This article summarizes the results of a data analysis of the engineer market using data from the 22nd Draft Participating User Rankings.

It's about this time of the year, but let's take a look at the engineer market for 2020.

Scraping

The code I wrote last year only got the highest amount, so I modified it to scrape all the data from the user ranking data.

First, execute the following program to acquire the data required for data analysis (*). In addition, the environment of this article is operated by Raspberry Pi.
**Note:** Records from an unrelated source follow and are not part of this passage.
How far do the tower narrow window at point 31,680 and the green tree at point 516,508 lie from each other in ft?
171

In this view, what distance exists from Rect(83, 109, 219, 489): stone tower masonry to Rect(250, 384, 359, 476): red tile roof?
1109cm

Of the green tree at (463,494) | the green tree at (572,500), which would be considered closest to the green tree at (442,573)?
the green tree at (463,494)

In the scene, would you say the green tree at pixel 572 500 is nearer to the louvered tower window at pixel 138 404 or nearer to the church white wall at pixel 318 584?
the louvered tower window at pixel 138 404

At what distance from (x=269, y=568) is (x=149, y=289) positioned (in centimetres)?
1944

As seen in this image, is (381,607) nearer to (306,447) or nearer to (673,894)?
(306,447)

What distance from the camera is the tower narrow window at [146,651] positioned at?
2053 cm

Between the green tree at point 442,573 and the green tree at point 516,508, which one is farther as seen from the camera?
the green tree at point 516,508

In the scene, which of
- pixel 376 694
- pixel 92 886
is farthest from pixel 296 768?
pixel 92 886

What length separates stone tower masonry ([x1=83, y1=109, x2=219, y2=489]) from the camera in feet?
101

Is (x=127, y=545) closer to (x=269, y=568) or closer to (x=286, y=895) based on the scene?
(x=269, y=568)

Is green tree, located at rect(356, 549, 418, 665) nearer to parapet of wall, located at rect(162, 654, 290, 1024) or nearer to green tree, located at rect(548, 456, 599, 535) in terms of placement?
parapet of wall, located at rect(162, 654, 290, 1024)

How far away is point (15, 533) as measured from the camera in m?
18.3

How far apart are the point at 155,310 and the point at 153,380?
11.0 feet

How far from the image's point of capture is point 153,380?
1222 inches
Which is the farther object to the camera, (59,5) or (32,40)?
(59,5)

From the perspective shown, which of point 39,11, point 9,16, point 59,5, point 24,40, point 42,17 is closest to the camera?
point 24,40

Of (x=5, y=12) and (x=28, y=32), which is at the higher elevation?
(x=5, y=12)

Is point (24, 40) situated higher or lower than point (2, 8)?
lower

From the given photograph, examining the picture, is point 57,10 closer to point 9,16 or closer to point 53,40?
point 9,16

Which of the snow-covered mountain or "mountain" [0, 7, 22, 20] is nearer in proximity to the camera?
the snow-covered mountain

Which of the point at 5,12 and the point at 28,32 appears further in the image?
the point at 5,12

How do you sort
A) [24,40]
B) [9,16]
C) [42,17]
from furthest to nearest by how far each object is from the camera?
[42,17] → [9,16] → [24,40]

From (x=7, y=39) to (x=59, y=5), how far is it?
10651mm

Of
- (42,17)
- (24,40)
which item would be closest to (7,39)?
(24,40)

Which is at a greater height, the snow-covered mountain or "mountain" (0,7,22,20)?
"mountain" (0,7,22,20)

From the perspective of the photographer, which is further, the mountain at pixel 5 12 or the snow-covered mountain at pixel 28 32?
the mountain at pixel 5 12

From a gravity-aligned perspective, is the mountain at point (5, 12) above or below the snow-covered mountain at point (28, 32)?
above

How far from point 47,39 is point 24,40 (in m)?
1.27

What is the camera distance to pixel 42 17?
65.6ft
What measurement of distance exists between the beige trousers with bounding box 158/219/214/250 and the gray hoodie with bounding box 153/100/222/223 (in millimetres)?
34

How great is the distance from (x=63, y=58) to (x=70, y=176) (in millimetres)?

** (*) When scraping, check the terms of use of the target service and consider the load on the service side. ** **

#! /usr/bin/env python3
# -*- coding: utf-8 -*-

#Import modules required for scraping
import csv
import sys
sys.path.append('/home/pi/.local/lib/python3.5/site-packages/')
import time
import traceback

from selenium import webdriver
from selenium.common.exceptions import NoSuchElementException

#Options for using Headless Chrome
options = webdriver.chrome.options.Options()
options.add_argument('--headless')

#Driver settings
browser = webdriver.Chrome(executable_path="/usr/lib/chromium-browser/chromedriver", chrome_options=options)

#Login information
USER = “user”
PASS = “pass”

#Show login screen
url_login = "https://job-draft.jp/sign_in"
browser.get(url_login)
time.sleep(1)
print("I visited the login page") 

#Enter your email address and password in the form
e = browser.find_element_by_id("user_email")
e.clear()
e.find_element_by_id("user_email").send_keys(USER)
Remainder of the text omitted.